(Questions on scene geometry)

◇ ◇ ◇ ◇ ◇ ◇ ◇

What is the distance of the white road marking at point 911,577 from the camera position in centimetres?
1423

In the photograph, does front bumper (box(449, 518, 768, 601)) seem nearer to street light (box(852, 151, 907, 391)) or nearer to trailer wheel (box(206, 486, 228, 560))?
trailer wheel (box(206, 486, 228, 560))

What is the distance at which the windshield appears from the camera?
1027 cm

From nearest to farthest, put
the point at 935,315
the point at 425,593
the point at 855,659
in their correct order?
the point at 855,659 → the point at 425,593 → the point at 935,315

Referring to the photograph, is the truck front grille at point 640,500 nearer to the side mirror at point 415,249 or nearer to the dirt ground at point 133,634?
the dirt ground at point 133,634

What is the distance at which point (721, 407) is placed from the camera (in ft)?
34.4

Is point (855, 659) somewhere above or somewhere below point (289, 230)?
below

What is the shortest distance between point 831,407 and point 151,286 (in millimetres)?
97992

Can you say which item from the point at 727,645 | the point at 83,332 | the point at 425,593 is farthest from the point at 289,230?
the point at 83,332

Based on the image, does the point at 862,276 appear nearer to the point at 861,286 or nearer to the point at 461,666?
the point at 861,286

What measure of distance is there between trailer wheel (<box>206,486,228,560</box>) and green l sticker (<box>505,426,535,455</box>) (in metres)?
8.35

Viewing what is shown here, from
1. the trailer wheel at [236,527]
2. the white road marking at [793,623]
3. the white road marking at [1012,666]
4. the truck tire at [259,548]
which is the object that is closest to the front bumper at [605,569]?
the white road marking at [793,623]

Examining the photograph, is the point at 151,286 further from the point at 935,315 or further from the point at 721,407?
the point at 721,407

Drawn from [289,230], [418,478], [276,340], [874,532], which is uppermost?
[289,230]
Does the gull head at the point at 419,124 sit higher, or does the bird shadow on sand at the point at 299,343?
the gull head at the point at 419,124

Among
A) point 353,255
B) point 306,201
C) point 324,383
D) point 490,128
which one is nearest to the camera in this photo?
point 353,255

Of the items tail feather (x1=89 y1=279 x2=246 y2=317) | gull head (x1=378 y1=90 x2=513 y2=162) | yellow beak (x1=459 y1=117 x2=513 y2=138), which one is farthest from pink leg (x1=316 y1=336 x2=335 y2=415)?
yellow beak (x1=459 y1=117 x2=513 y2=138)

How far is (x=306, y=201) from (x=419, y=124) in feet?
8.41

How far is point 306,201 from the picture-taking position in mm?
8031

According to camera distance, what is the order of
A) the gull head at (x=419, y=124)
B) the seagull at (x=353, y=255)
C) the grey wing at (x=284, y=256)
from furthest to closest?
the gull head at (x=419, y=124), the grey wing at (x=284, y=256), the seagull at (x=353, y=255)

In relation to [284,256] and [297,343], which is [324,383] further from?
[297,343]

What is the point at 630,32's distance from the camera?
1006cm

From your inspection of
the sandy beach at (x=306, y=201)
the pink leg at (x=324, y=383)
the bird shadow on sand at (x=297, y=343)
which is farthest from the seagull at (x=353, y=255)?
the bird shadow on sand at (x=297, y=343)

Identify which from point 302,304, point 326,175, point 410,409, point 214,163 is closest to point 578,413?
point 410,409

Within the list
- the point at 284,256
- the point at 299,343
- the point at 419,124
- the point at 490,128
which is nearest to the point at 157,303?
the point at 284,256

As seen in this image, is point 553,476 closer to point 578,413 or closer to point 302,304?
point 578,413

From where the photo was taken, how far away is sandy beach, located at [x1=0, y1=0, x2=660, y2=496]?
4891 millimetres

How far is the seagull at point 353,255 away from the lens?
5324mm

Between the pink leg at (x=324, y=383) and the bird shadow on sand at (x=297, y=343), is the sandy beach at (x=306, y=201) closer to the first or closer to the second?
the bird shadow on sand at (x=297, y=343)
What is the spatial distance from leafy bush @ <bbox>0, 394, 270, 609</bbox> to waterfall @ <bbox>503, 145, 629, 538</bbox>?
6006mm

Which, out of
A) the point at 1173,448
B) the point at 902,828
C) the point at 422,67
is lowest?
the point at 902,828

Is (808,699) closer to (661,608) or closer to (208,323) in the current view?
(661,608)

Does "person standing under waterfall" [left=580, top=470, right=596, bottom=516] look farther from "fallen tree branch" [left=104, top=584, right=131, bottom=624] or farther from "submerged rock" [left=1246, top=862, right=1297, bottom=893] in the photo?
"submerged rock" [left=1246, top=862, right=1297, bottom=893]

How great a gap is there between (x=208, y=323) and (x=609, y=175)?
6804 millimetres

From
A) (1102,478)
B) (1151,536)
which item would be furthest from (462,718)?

◇ ◇ ◇ ◇ ◇ ◇ ◇

## [WRITTEN TASK]
Give every line of the records above as a JSON list of strings, with one string per line and blank lines omitted.

## [ANSWER FOR THIS EXERCISE]
[
  "What is the distance of the white road marking at point 911,577 from the camera position in centimetres?",
  "1423",
  "In the photograph, does front bumper (box(449, 518, 768, 601)) seem nearer to street light (box(852, 151, 907, 391)) or nearer to trailer wheel (box(206, 486, 228, 560))?",
  "trailer wheel (box(206, 486, 228, 560))",
  "What is the distance at which the windshield appears from the camera?",
  "1027 cm",
  "From nearest to farthest, put",
  "the point at 935,315",
  "the point at 425,593",
  "the point at 855,659",
  "in their correct order?",
  "the point at 855,659 → the point at 425,593 → the point at 935,315",
  "Referring to the photograph, is the truck front grille at point 640,500 nearer to the side mirror at point 415,249 or nearer to the dirt ground at point 133,634?",
  "the dirt ground at point 133,634",
  "What is the distance at which point (721, 407) is placed from the camera (in ft)?",
  "34.4",
  "Is point (855, 659) somewhere above or somewhere below point (289, 230)?",
  "below",
  "What is the shortest distance between point 831,407 and point 151,286 (in millimetres)?",
  "97992",
  "Can you say which item from the point at 727,645 | the point at 83,332 | the point at 425,593 is farthest from the point at 289,230?",
  "the point at 83,332",
  "Based on the image, does the point at 862,276 appear nearer to the point at 861,286 or nearer to the point at 461,666?",
  "the point at 861,286",
  "What measure of distance is there between trailer wheel (<box>206,486,228,560</box>) and green l sticker (<box>505,426,535,455</box>) (in metres)?",
  "8.35",
  "Viewing what is shown here, from",
  "1. the trailer wheel at [236,527]",
  "2. the white road marking at [793,623]",
  "3. the white road marking at [1012,666]",
  "4. the truck tire at [259,548]",
  "which is the object that is closest to the front bumper at [605,569]?",
  "the white road marking at [793,623]",
  "Examining the photograph, is the point at 151,286 further from the point at 935,315 or further from the point at 721,407?",
  "the point at 721,407",
  "Drawn from [289,230], [418,478], [276,340], [874,532], which is uppermost?",
  "[289,230]",
  "Does the gull head at the point at 419,124 sit higher, or does the bird shadow on sand at the point at 299,343?",
  "the gull head at the point at 419,124",
  "Among",
  "A) point 353,255",
  "B) point 306,201",
  "C) point 324,383",
  "D) point 490,128",
  "which one is nearest to the camera in this photo?",
  "point 353,255",
  "Of the items tail feather (x1=89 y1=279 x2=246 y2=317) | gull head (x1=378 y1=90 x2=513 y2=162) | yellow beak (x1=459 y1=117 x2=513 y2=138), which one is farthest from pink leg (x1=316 y1=336 x2=335 y2=415)?",
  "yellow beak (x1=459 y1=117 x2=513 y2=138)",
  "How far is (x=306, y=201) from (x=419, y=124) in feet?",
  "8.41",
  "How far is point 306,201 from the picture-taking position in mm?",
  "8031",
  "According to camera distance, what is the order of",
  "A) the gull head at (x=419, y=124)",
  "B) the seagull at (x=353, y=255)",
  "C) the grey wing at (x=284, y=256)",
  "from furthest to closest?",
  "the gull head at (x=419, y=124), the grey wing at (x=284, y=256), the seagull at (x=353, y=255)",
  "In relation to [284,256] and [297,343], which is [324,383] further from?",
  "[297,343]",
  "What is the point at 630,32's distance from the camera?",
  "1006cm",
  "From your inspection of",
  "the sandy beach at (x=306, y=201)",
  "the pink leg at (x=324, y=383)",
  "the bird shadow on sand at (x=297, y=343)",
  "which is farthest from the seagull at (x=353, y=255)?",
  "the bird shadow on sand at (x=297, y=343)",
  "Identify which from point 302,304, point 326,175, point 410,409, point 214,163 is closest to point 578,413?",
  "point 410,409",
  "Within the list",
  "- the point at 284,256",
  "- the point at 299,343",
  "- the point at 419,124",
  "- the point at 490,128",
  "which is nearest to the point at 157,303?",
  "the point at 284,256",
  "As seen in this image, is point 553,476 closer to point 578,413 or closer to point 302,304?",
  "point 578,413",
  "From where the photo was taken, how far away is sandy beach, located at [x1=0, y1=0, x2=660, y2=496]?",
  "4891 millimetres",
  "How far is the seagull at point 353,255 away from the lens?",
  "5324mm",
  "Between the pink leg at (x=324, y=383) and the bird shadow on sand at (x=297, y=343), is the sandy beach at (x=306, y=201) closer to the first or closer to the second?",
  "the bird shadow on sand at (x=297, y=343)",
  "What is the spatial distance from leafy bush @ <bbox>0, 394, 270, 609</bbox> to waterfall @ <bbox>503, 145, 629, 538</bbox>?",
  "6006mm",
  "Which, out of",
  "A) the point at 1173,448",
  "B) the point at 902,828",
  "C) the point at 422,67",
  "is lowest?",
  "the point at 902,828",
  "Is (808,699) closer to (661,608) or closer to (208,323) in the current view?",
  "(661,608)",
  "Does \"person standing under waterfall\" [left=580, top=470, right=596, bottom=516] look farther from \"fallen tree branch\" [left=104, top=584, right=131, bottom=624] or farther from \"submerged rock\" [left=1246, top=862, right=1297, bottom=893] in the photo?",
  "\"submerged rock\" [left=1246, top=862, right=1297, bottom=893]",
  "How great a gap is there between (x=208, y=323) and (x=609, y=175)?",
  "6804 millimetres",
  "From",
  "A) (1102,478)",
  "B) (1151,536)",
  "which item would be furthest from (462,718)?"
]